If you’ve been searching for the ultimate breakdown of the SCHD portfolio in 2026, you’ve landed in the right place. The Schwab U.S. Dividend Equity ETF — ticker SCHD — just completed its highly anticipated annual reconstitution in March 2026, shaking up its holdings in a way that has income investors across the U.S., Canada, and the U.K. buzzing. With over $83 billion in assets under management and a track record stretching back to October 2011, SCHD is not just a fund — it’s a cornerstone of modern dividend investing.
In this deep dive, the Dividend Whale 🐳 breaks down everything you need to know: what’s in the SCHD portfolio right now, how the reconstitution changed things, what risks to watch out for, and how to use SCHD portfolio as part of a real dividend-income strategy.
💰 Before You Read — Calculate Your SCHD Dividend Income First
Before we dive into the details of the SCHD portfolio, let’s make it real for your money. How much dividend income could SCHD pportfolio actually generate for you each year? Don’t guess — use the Dividend Whale’s free calculator to run the numbers in seconds.
👇 Check it out now!
🐳 Dividend calculatorFor example, if you invest $50,000 in SCHD at a ~3.3% yield, you’d be looking at roughly $1,650 per year — or about $137 per month — in dividend income, before taxes. Plug in your own numbers and see what’s possible. Then come back and keep reading, because knowing what you own matters just as much as knowing how much you earn.
📊 What Is the SCHD Portfolio? — A Concept Breakdown
SCHD stands for the Schwab U.S. Dividend Equity ETF, launched on October 20, 2011, by Charles Schwab Investment Management.

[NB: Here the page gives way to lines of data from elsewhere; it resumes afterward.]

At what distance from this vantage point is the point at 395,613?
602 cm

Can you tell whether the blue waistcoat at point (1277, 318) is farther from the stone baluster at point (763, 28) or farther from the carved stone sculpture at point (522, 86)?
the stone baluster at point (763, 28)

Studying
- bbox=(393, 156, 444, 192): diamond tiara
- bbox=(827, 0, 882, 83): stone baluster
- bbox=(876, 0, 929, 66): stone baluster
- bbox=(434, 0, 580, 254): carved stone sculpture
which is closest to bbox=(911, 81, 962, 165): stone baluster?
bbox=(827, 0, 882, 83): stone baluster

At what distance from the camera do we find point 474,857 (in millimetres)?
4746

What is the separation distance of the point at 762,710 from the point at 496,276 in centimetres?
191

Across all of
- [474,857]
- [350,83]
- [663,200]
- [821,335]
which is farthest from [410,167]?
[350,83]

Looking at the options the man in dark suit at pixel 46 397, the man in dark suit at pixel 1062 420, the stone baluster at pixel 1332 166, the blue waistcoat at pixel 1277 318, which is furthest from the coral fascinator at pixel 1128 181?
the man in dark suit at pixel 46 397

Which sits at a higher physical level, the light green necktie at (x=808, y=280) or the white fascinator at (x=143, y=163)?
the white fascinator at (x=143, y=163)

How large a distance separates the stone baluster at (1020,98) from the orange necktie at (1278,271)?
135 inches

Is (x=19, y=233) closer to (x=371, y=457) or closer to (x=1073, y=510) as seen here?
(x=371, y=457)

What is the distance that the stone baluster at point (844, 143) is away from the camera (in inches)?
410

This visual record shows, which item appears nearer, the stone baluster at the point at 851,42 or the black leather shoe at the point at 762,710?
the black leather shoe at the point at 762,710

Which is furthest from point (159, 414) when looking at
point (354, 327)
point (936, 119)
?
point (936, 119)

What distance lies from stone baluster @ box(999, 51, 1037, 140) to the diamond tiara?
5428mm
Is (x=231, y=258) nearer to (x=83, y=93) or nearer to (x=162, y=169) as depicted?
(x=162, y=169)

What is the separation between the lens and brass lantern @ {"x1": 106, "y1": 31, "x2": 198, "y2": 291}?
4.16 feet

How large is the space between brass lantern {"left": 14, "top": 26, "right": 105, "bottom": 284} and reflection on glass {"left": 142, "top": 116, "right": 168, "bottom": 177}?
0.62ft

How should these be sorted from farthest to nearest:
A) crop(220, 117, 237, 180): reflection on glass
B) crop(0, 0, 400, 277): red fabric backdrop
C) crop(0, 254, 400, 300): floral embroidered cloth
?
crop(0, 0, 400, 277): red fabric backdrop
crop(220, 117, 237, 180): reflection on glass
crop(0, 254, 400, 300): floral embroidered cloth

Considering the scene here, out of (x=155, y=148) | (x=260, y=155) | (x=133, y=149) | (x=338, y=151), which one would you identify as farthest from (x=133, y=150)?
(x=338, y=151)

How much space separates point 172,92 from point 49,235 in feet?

It tracks the Dow Jones U.S. Dividend 100 Index, a rules-based benchmark that selects approximately 100 high-quality, dividend-paying U.S. stocks.
The fund’s core philosophy is simple but powerful: own companies that not only pay dividends today but have the financial strength to keep paying — and growing — those dividends for years to come. To qualify for the SCHD portfolio, a company must:
| Requirement | Detail |
|---|---|
| Dividend history | At least 10 consecutive years of dividend payments |
| Cash flow | Strong free cash flow generation relative to peers |
| Return on equity | High ROE score versus sector peers |
| Dividend growth | Competitive 5-year dividend-growth rate per share |
Once companies pass those screens, they’re ranked by indicated dividend yield and weighted based on a modified market-cap approach. No single stock can exceed roughly 4% of the index, and the entire process is fully mechanical — no portfolio manager’s emotions, market-timing bets, or sector favorites ever enter the equation.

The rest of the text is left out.